Patients from the Fibromuscular Dysplasia (FMD) and SCAD communities joined an online event on 18 November hosted by Beat SCAD.
Kicking off the event, which had 40 attendees, Dr Aine De Bhailis (Renal Consultant, Salford Royal Hospital) discussed what FMD is, the types of FMD, symptoms and presentation, diagnosis and management.
Dr Tina Chrysochou (Principal Investigator UK FMD Study) then talked about FMD research and the Salford FMD clinic. She also announced the exciting news that there is now a UK FMD Study, sponsored by Salford Royal Hospital.
The study is the UK arm of research being done by The European/International Fibromuscular Dysplasia Registry and Initiative (FEIRI). It will be recruiting UK FMD patients, including children, and uploading data such as clinical characteristics, family history, types of FMD and complications as well as surgical or endovascular interventions*, to a central database.
The centres involved in the UK study are Salford, Barts NHS Health Trust, Birmingham, Chelsea & Westminster, Edinburgh, Epsom & St Heliers, Great Ormond Street, King’s College London and Leicester. Glasgow will be added at the next stage of onboarding.

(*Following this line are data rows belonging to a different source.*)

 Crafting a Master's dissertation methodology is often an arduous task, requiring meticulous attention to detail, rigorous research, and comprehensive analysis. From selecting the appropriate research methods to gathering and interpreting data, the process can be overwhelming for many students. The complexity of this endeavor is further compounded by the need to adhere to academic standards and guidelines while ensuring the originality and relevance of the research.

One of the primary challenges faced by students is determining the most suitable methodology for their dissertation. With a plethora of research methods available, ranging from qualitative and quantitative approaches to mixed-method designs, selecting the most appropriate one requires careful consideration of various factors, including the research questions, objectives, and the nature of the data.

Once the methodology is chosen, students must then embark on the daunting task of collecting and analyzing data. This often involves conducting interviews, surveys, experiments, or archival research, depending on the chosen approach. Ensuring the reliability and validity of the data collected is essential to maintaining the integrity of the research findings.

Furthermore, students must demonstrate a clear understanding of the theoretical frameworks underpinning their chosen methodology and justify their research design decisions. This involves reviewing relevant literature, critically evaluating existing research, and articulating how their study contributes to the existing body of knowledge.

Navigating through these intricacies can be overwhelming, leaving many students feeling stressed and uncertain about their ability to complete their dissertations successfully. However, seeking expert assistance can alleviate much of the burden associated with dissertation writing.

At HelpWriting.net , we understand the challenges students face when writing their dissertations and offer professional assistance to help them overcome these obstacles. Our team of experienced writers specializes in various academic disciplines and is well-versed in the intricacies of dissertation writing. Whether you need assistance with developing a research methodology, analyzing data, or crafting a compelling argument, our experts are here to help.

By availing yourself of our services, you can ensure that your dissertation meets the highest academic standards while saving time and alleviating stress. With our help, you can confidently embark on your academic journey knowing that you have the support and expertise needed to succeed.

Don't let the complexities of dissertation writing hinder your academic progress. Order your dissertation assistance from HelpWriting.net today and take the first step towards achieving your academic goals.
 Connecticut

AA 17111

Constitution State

Many SCAD patients also have FMD, so Beat SCAD Co-Founder and FMD patient advocate Karen Rockell talked to UK SCAD research lead, Dr David Adlam, about SCAD and FMD, asking questions, including whether management or treatment is different for SCAD patients with FMD and if having FMD increases the risk of recurrent SCAD. Click here to watch this video.
A Q&A session gave patients the opportunity to ask the experts, Dr Tina Chrysochou, Dr Aine De Bhailis and Dr Aparna Lukalapu, (Neurology Consultant, Salford Royal Hospital), about FMD. Beat SCAD Trustee Sarah Coombes led the session, which covered subjects including the number of people in the UK who have FMD, what the ‘red flag’ symptoms are, genetics, pain relief, exercise and how patients can be enrolled in the UK FMD Study.
In answer to the last question, Dr Tina Chrysochou said if people are being treated by one of the centres involved in the study, they can enrol the patient. If not, the clinician treating the patient can get in touch with her and colleagues so they can start the process of getting a new recruitment centre onboarded.
Rebecca Breslin, Chair of Beat SCAD commented “Beat SCAD was very happy to host this event as many SCAD patients are also diagnosed with FMD. The presentations provided lots of really useful information and we are excited that the UK is involved in this important research into FMD.”
Karen Rockell added: “I would like to thank Drs, Chrysochou, De Bhailis and Lukalpu for giving up their personal time on a Friday evening to talk to us. We are so lucky that they are so committed to helping find answers to better understand FMD and improve diagnosis and treatment. This gives FMD and SCAD/FMD patients hope for improved care and outcomes for which we are very grateful.”
Thanks to all the healthcare professionals who took part and to everyone who attended. You can watch the whole event here or click on the links above for the individual videos,.
*Endovascular surgery is minimally invasive vascular surgery. Surgeons use tiny incisions to thread catheters through the skin into damaged blood vessels. The catheter will contain medications or miniature instruments for the treatment of vascular disease.